Hovering UAVs spot sea otters ecosystem keystone science / Photo by Randy Davis
UAVs are being used to spot otters’ dinner / Photo by Randy Davis

Spying on sea otter activities lets biologists measure populations of other species in the otters’ habitat. “It’s just a lot of work to get densities of clams and marine species like that,” described wildlife biologist Daniel Monson. To get a better idea of ecosystem health, scientists can use Unmanned Aerial Vehicle (UAV) technology to take a look at what sea otters are eating.

Otters explore the sea floor for available food before surfacing to eat their prey. “If the otters are basically sampling it for you, and telling you what the availability is, it’s a much more efficient way to get at that type of habitat information,” Monson said.

Daniel Monson, research wildlife biologist with the U.S. Geological Survey’s Alaska Science Center in Anchorage, Alaska, has studied sea otters since 1987.

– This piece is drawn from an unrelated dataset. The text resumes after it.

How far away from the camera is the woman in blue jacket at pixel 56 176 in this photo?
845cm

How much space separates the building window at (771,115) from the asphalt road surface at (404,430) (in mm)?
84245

USGS Alaska researchers collaborated with Brenda Konar, professor of marine biology at the University of Alaska Fairbanks School of Fisheries and Ocean Sciences, to test using Unmanned Aircraft Systems (UASs) to fly over sea otters in Kachemak Bay, Alaska, and record video of what the otters were eating. During the pilot test they flew a rotary wing UAV and took advantage of the technology’s stare-and-hover capabilities to record otters in their natural environment.

The scientists found that with careful flying it is possible to hover over otters without disturbing them: an important requirement when they’re collecting information about natural foraging habits. They were able to fly the remote-controlled small aircraft as close as 10-15 meters [33-50 feet] over otters without disturbing them. Monson: “At 10-15 often the animals didn’t seem to notice the UAS, especially if there was any tiny bit of breeze, or if they were busy.”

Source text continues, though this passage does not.